* [GETOONDE PASSAGE]:
__________________________________________________

De door u gevoerde inkoopadministratie is onjuist, aangezien hierin inkoopfacturen zijn opgenomen van bijvoorbeeld [L] en [M] BVBA, terwijl deze stelt aan u geen levering te hebben gedaan. Daarnaast vermelden de door u bewaarde inkoopverklaringen in veel gevallen niet de vereiste gegevens van de leveranciers. Verder heeft u van een aantal investeringsgoederen geen aankoopnota's en betaalbewijzen bewaard.

De door u gevoerde verkoopadministratie is onvolledig, aangezien u op de verkoopfacturen niet de namen van de koper vermeldt, ook niet bij bijvoorbeeld zeer dure horloges. Bij leveringen aan ondernemers bent u per definitie verplicht de naam van de afnemer te vermelden.

U heeft geen voorraadadministratie bijgehouden. Ook heeft u geen kasadministratie bijgehouden. De door mij achteraf opgemaakte kasadministratie laat forse negatieve kassaldi zien. Ik leid hieruit af dat u inkomende kasstromen (verkopen) niet heeft geboekt.

Vereiste aangifte

U maakt in de door u ingediende aangiften inkomstenbelasting/premie volksverzekeringen geen melding van enig inkomen uit uw activiteiten inzake de kweek en verkoop van hennep. Uit het proces-verbaal van [N] blijkt dat u deze activiteiten wel degelijk had.

U maakt in de door u ingediende aangiften inkomstenbelasting/premie volksverzekeringen melding van substantiële looninkomsten uit [D], alsmede van ingehouden loonheffing hierop, terwijl u in werkelijkheid geen salaris heeft genoten van [D]. U claimt daardoor ten onrechte verrekening van de hiervoor genoemde voorheffing en verzwijgt daarnaast de werkelijke herkomst van de gelden.

Informatiebeschikking

Ik stel concluderend vast dat u niet heeft voldaan aan uw administratie- en aangifteverplichting. Daarom ontvangt u hierbij deze informatiebeschikking, conform artikel 52a AWR.

U kunt naar aanleiding van deze informatiebeschikking mij de gevraagde informatie alsnog verstrekken. In dat geval verzoek ik u contact met mij op te nemen om daarvoor een termijn af te spreken.

Indien u het niet eens bent met deze beschikking, kunt u hiertegen bezwaar maken. Uw bezwaarschrift moet ik binnen zes weken na dagtekening van deze informatiebeschikking hebben ontvangen. Bij verzending per post is een bezwaarschrift tijdig als u het voor het einde van de zesweekstermijn heeft gepost en ik het niet later dan een week na afloop van de zesweekstermijn heb ontvangen.

Als u niet aan uw informatieverplichting voldoet en niet of niet tijdig bezwaar maakt tegen deze informatiebeschikking, wordt deze informatiebeschikking onherroepelijk. Dat betekent dat u zich dan in een nadelige bewijspositie manoeuvreert in de beroepsfase tegen de aanslagen / bezwaren waarop de informatieverzoeken zien. U dient dan namelijk te doen blijken dat die belastingaanslagen onjuist zijn, de zogeheten omkering en verzwaring van de bewijslast.

__________________________________________________

* [AANGELEVERDE GEGEVENS]:
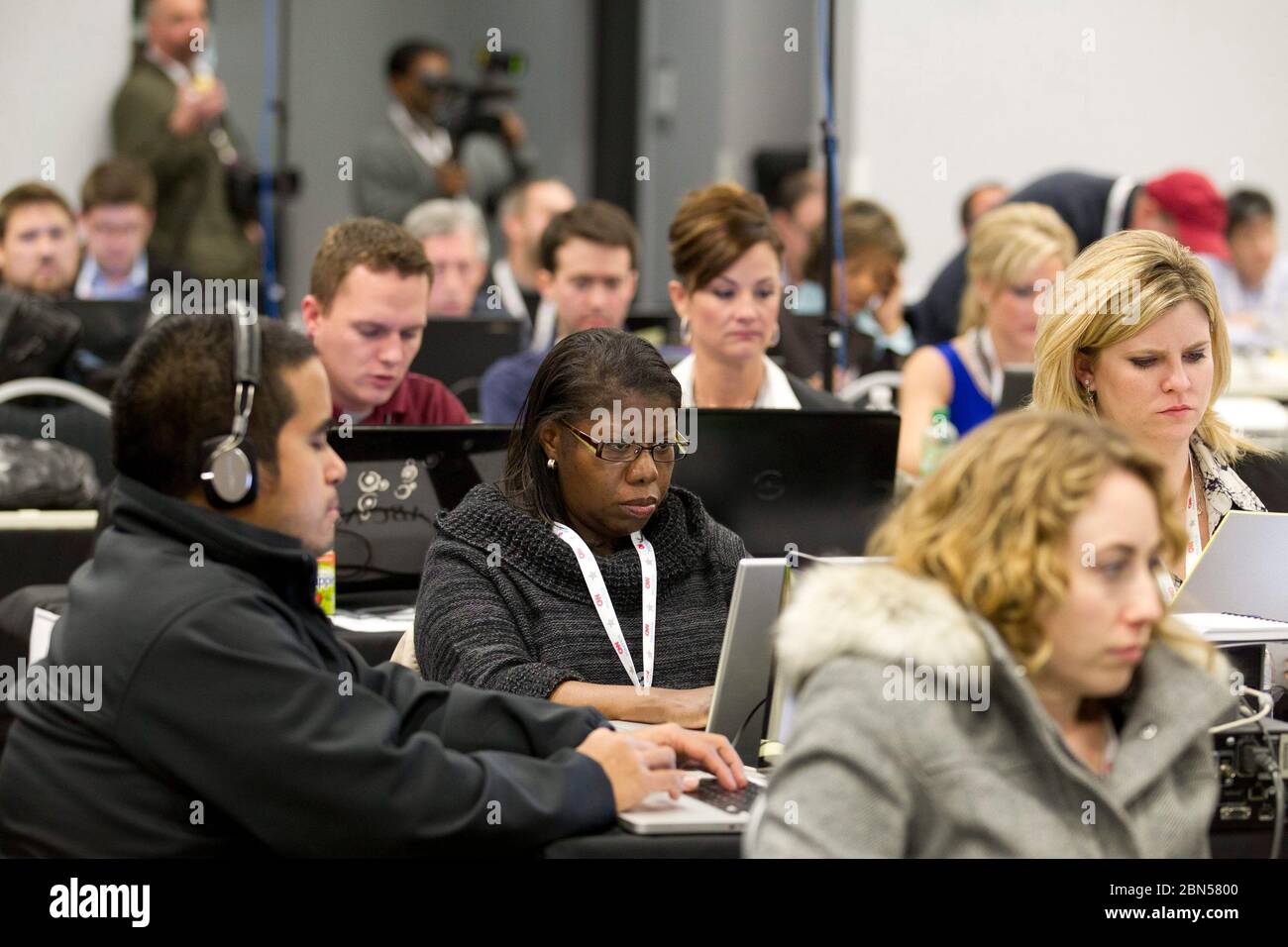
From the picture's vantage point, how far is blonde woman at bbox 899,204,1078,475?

__________________________________________________

* [OPDRACHTEN]:
A – Binnen welke termijn moet het bezwaarschrift volgens de passage over de informatiebeschikking zijn ontvangen?
B – Schrijf een vervolg op de passage over de informatiebeschikking, te beginnen na de laatste zin.

* [ANTWOORDEN PER OPDRACHT]:
A – Binnen zes weken na dagtekening van de informatiebeschikking.

B –
Een bijkomend gevolg van deze beschikking is dat de termijn waarbinnen deze aanslagen kunnen worden opgelegd, wordt verlengd met de termijn die verstrijkt tussen de bekendmaking van de informatiebeschikking die met de desbetreffende belastingaanslagen samenhangt, en het moment waarop deze informatiebeschikking onherroepelijk komt vast te staan.’

2.8.

Bij uitspraak op bezwaar van 13 maart 2012 heeft de Inspecteur het bezwaar geheel afgewezen en heeft hij de informatiebeschikking gehandhaafd.

3 Geschil, alsmede standpunten en conclusies van partijen

3.1.

Het geschil betreft het antwoord op de volgende vraag:

Is de informatiebeschikking terecht en over de juiste periode gegeven?

Belanghebbende beantwoordt deze vraag ontkennend. De Inspecteur beantwoordt deze vraag aldus dat hij van oordeel is dat de informatiebeschikking terecht is gegeven en dat de Rechtbank de informatiebeschikking terecht heeft vernietigd voor zover deze betrekking heeft op het jaar 2009.

3.2.

Partijen doen hun standpunten in hoger beroep steunen op de gronden, welke daartoe door hen zijn aangevoerd in de van hen afkomstige stukken, van al welke stukken de inhoud als hier ingevoegd moet worden aangemerkt en op hetgeen zij tijdens het onderzoek ter zitting hebben aangevoerd.

3.3.

Belanghebbende concludeert tot vernietiging van de uitspraak van de Rechtbank, tot gegrondverklaring van het bij de Rechtbank ingestelde beroep en tot vernietiging van de uitspraak op bezwaar en de informatiebeschikking. De Inspecteur concludeert tot bevestiging van de uitspraak van de Rechtbank.